## Task
Please find every line in the material below that contains the word "furthest" and copy each of those lines.

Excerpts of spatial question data
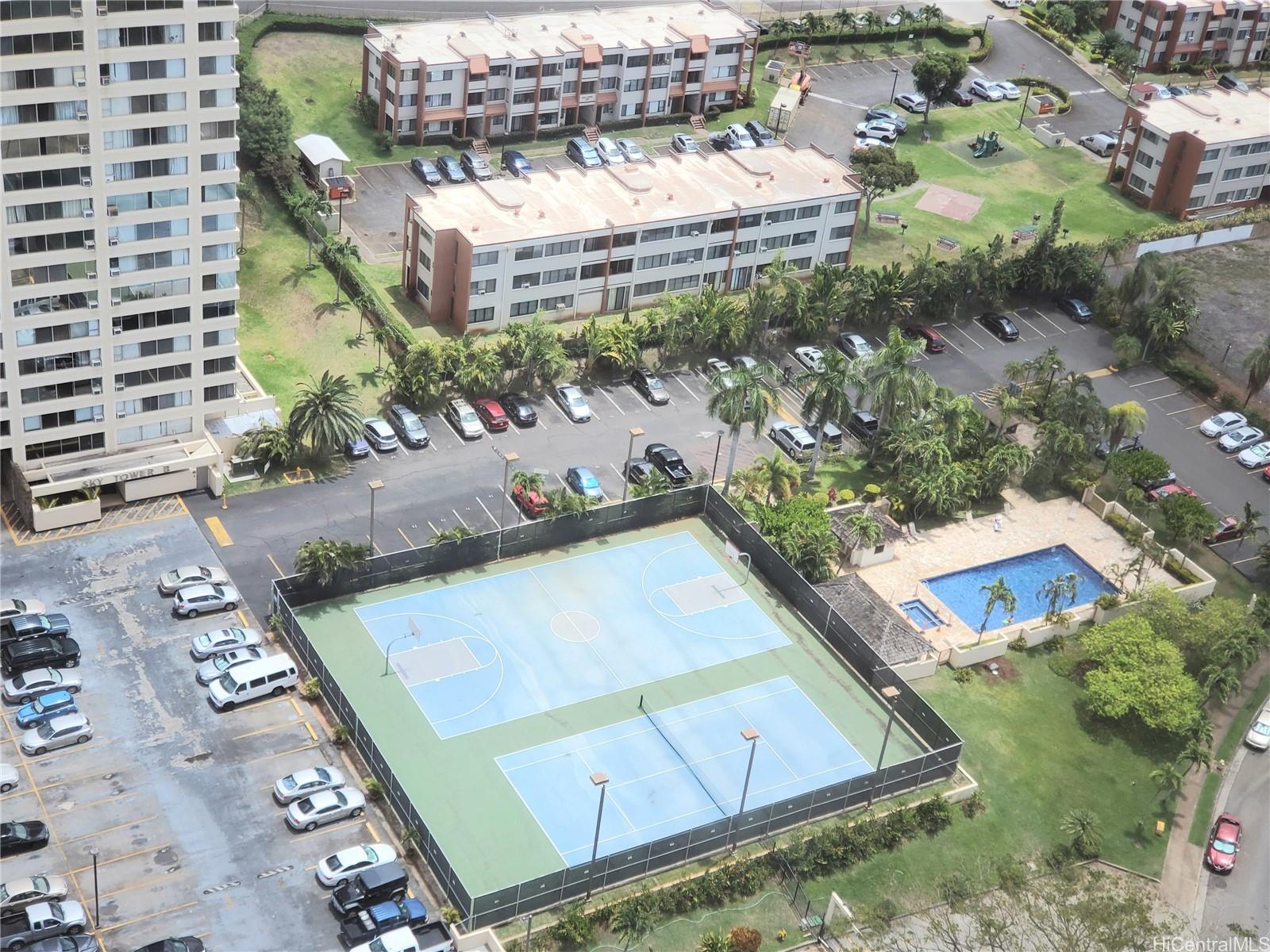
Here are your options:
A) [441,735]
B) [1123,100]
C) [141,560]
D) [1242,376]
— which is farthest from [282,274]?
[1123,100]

...

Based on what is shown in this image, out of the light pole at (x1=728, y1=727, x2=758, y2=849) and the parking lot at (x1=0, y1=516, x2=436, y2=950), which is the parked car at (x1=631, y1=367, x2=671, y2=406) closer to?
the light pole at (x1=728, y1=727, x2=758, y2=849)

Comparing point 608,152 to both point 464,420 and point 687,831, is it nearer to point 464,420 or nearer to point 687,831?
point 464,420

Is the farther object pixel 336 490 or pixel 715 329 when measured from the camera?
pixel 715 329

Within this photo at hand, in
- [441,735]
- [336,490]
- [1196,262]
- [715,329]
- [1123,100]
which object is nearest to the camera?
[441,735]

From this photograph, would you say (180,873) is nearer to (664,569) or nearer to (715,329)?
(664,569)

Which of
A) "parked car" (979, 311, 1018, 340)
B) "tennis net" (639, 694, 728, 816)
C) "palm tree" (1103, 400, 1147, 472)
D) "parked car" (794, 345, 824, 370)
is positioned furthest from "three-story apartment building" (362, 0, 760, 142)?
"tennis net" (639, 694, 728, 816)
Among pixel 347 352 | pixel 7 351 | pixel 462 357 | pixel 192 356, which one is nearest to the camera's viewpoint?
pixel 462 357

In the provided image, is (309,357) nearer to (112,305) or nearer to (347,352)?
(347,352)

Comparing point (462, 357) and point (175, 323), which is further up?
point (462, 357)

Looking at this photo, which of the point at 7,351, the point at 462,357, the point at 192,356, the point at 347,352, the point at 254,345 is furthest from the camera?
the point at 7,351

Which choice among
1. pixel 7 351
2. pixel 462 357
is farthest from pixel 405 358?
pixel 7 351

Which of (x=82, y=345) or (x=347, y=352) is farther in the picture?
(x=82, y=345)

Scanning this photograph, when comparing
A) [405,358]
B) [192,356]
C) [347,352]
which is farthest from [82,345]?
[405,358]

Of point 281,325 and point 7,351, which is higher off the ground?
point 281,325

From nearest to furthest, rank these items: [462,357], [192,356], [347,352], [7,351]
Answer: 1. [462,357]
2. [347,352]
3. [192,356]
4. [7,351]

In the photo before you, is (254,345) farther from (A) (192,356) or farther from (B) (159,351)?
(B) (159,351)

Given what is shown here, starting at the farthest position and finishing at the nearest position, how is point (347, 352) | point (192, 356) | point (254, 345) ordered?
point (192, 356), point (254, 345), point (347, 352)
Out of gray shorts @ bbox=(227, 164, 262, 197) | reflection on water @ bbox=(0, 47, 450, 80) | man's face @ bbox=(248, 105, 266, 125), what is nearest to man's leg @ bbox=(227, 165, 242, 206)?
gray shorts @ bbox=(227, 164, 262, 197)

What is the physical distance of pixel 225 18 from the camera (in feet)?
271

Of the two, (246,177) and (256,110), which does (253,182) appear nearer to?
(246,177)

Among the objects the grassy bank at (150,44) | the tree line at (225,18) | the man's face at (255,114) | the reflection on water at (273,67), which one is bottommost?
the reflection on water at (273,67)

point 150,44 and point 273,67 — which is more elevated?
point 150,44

## Output for this task
is positioned furthest from "three-story apartment building" (362, 0, 760, 142)?
Looking at this photo, which of the point at 7,351, the point at 462,357, the point at 192,356, the point at 347,352, the point at 254,345 is furthest from the camera?
From nearest to furthest, rank these items: [462,357], [192,356], [347,352], [7,351]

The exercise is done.